(INSTRUCTIONS FOR THE TASK) List every line in the listing below that contains the string "last". Treat uppercase and lowercase as different.

BEGIN

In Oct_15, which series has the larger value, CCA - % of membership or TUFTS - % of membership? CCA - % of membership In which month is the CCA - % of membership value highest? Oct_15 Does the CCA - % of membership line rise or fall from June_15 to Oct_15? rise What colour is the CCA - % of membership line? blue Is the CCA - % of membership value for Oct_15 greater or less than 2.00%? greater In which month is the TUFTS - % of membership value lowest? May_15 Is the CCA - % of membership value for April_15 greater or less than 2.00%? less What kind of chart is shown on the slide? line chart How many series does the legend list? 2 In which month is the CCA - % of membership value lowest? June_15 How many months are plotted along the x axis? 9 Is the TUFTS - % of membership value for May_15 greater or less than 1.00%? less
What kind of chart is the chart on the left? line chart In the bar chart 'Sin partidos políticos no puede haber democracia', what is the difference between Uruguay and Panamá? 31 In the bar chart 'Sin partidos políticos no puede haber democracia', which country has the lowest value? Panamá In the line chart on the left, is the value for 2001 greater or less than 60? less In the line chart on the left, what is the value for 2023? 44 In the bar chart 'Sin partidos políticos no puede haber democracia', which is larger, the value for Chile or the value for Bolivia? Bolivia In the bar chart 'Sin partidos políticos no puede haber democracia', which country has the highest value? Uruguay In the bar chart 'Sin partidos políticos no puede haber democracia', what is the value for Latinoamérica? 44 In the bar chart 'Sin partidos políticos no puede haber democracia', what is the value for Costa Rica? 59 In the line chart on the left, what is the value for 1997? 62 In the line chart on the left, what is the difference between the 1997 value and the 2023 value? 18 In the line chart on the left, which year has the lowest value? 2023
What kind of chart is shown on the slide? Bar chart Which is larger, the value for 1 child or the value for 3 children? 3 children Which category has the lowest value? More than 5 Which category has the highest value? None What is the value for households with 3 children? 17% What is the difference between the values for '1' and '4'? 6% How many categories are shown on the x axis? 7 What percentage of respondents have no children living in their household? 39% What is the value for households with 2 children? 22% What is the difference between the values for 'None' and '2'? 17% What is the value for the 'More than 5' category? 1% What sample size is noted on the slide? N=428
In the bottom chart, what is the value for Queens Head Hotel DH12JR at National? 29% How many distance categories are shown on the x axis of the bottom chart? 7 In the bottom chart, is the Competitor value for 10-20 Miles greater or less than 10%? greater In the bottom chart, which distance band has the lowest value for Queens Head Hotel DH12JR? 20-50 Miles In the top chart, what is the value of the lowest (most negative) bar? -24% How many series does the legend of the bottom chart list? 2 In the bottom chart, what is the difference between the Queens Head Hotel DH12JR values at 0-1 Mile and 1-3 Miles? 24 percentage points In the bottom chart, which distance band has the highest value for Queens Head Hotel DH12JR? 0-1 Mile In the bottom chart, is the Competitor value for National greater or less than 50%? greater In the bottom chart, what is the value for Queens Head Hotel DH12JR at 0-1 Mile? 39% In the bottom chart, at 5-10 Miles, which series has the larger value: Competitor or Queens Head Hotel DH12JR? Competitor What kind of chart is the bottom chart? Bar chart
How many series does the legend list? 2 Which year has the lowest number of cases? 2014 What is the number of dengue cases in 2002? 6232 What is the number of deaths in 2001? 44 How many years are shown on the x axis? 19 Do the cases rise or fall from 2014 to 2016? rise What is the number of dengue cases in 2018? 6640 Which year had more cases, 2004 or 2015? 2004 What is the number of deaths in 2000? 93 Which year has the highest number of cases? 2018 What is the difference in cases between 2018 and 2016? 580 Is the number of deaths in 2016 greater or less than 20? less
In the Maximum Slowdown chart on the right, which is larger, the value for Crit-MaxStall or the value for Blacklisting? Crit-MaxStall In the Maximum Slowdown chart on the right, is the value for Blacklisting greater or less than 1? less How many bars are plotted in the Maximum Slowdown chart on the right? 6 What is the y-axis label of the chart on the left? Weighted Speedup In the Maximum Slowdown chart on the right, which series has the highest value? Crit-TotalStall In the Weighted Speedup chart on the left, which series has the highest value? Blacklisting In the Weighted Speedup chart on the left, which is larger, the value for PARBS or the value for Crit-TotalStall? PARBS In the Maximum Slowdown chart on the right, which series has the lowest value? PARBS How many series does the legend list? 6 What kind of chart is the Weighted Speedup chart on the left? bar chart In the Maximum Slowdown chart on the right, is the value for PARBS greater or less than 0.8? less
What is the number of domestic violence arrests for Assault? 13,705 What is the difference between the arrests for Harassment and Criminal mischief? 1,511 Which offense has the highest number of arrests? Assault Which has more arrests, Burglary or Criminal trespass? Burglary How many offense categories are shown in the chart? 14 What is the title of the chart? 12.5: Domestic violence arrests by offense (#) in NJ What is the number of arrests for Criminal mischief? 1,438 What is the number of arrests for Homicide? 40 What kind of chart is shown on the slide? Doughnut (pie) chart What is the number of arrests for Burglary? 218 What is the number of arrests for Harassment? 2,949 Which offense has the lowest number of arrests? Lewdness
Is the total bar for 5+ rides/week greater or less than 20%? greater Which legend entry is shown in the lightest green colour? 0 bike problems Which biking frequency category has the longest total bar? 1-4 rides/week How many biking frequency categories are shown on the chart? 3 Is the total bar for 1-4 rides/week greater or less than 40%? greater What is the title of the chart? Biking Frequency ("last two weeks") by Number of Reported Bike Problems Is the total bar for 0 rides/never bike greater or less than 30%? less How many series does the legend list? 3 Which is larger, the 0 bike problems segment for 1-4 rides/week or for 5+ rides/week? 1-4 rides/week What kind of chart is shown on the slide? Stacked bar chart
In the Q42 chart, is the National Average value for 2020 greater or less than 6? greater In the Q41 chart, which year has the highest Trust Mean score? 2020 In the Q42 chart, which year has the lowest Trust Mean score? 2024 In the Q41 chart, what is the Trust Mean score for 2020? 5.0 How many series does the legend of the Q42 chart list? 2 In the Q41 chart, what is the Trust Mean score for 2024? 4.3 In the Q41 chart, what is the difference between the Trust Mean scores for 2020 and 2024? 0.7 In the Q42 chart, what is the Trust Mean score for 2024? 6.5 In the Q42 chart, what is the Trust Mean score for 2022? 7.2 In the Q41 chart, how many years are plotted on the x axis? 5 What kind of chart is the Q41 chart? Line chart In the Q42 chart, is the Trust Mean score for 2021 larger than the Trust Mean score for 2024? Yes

END

(PROBLEM SOLUTION)
Is the total bar for 5+ rides/week greater or less than 20%? greater Which legend entry is shown in the lightest green colour? 0 bike problems Which biking frequency category has the longest total bar? 1-4 rides/week How many biking frequency categories are shown on the chart? 3 Is the total bar for 1-4 rides/week greater or less than 40%? greater What is the title of the chart? Biking Frequency ("last two weeks") by Number of Reported Bike Problems Is the total bar for 0 rides/never bike greater or less than 30%? less How many series does the legend list? 3 Which is larger, the 0 bike problems segment for 1-4 rides/week or for 5+ rides/week? 1-4 rides/week What kind of chart is shown on the slide? Stacked bar chart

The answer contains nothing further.